Rasa sakit ini... entah sudah sejak kapan terus aku rasakan. Sepertinya aku sudah terlalu lelah untuk mengeluhkan semua ini. Meskipun aku selalu merasakannya, tapi tubuhku tak juga bisa beradaptasi. Atau memang beginilah tubuh manusia bekerja?

Seberapa banyak luka yang kudapat kali ini? Aku bahkan terlalu malas untuk mengingatnya. Aku ingin hidup tenang-sebentar saja-tapi semua ini terus terjadi dan terulang untuk yang kesekian kali. Entah sampai kapan.

Aku memandang sekeliling. Rasanya sepi setelah hyungdeul pergi. Tapi bukankah ini sudah biasa? Aku juga tidak bisa membuat mereka terlibat dengan Jung hyung. Itu salah satu alasan mengapa akhirnya aku meminta mereka pulang.

Yeonjin ataupun tiga temannya yang memukuli aku tempo hari sudah benar-benar tidak bisa kabur lagi dari situasi ini. Awalnya aku ingin membuat mereka terjauh dari masalah, tapi ternyata sulit untuk berbicara baik-baik dengan mereka. Jadi jika sekarang mereka kesulitan, maka aku tidak akan merasa bersalah.

Lagi pula di sini aku yang selalu menjadi korban. Rasanya melelahkan, sungguh. Meskipun pada kenyataannya akulah yang selalu merasa sakit, tapi akhirnya orang-orang itu mendapat ganjarannya. Yah... meskipun tetap saja sakit ini harus kurasakan.

Aku selalu mencoba untuk melupakan hal-hal yang katanya tidak perlu aku pikirkan. Aku rasa ada banyak hal yang lebih baik kuingat dari pada hal-hal mengerikan yang seharusnya aku lupakan. Tapi meskipun otakku berpikir demikian tetap saja terkadang aku merasa begitu ketakutan saat berada di situasi yang sama.

Sakit. Terkadang sakit yang berlebihan. Aku ingin bisa menghadapi semuanya. Tapi tidak bisa. Semua ini terlalu sulit untuk diterima nalar yang menjalar dalam relasi akal dan pikiran. Tidak, memang aku tidak bisa menerimanya begitu saja.
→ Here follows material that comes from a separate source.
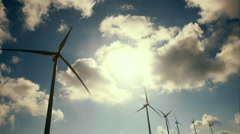 Wind mill turbines blades rotating generating power Stock Footage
"Ah, memang selalu seperti ini."

Tanganku terangkat, mengusap pelan tumpukan perban putih yang membebat kepalaku yang terluka. Sakit, tentu saja. Aku tidak ingin berbohong dengan mengatakan bahwa semuanya baik-baik saja padahal aku kesakitan di saat yang sama.

Mataku terpejam sejenak, mencoba menghilangkan putaran memusingkan yang selalu tampak saat aku membuka mata. Aku menghela nafas panjang. Rasanya nafasku tercekat, sesak.

"Jungkook-ah."

Suara yang terdengar begitu familiar itu langsung membuat mataku terbuka bahkan sebelum aku menyadari apapun. Aku melihat Jung hyung berdiri di dekatku dengan tatapan mengintimidasi.

"Hyung..."

Jung hyung nampak menghela nafas lalu duduk di kursi samping ranjang. Aku hanya memperhatikannya, sama sekali tidak berniat untuk mengatakan apapun saat dia terlihat kesal seperti ini. Aku tahu. Lagi-lagi aku terluka dan dia pasti tidak akan senang mendengarnya. Tidak, dia kan sudah melihatnya.

Aku tidak tahu apa yang dia lakukan kepada Yeonjin. Jujur saja saat mendengar jika Jung hyung sudah mengurus masalah ini membuatku sedikit khawatir. Aku tidak tahu apa yang mungkin Jung hyung lakukan. Dan terkadang aku merasa bersalah saat menyadarinya.

Aku tersentak kecil saat tiba-tiba Jung hyung menyentuh rambutku. Mataku bergerak memandangnya, tapi dia hanya diam. Pandangannya itu... terkadang nampak teduh dan hangat seperti saat ini, tapi di lain waktu bisa terlihat menakutkan.

"Seberapa parah ini?" tanyanya.

Aku menggeleng pelan kemudian sedikit menunduk. "Aku tidak tahu, hyung."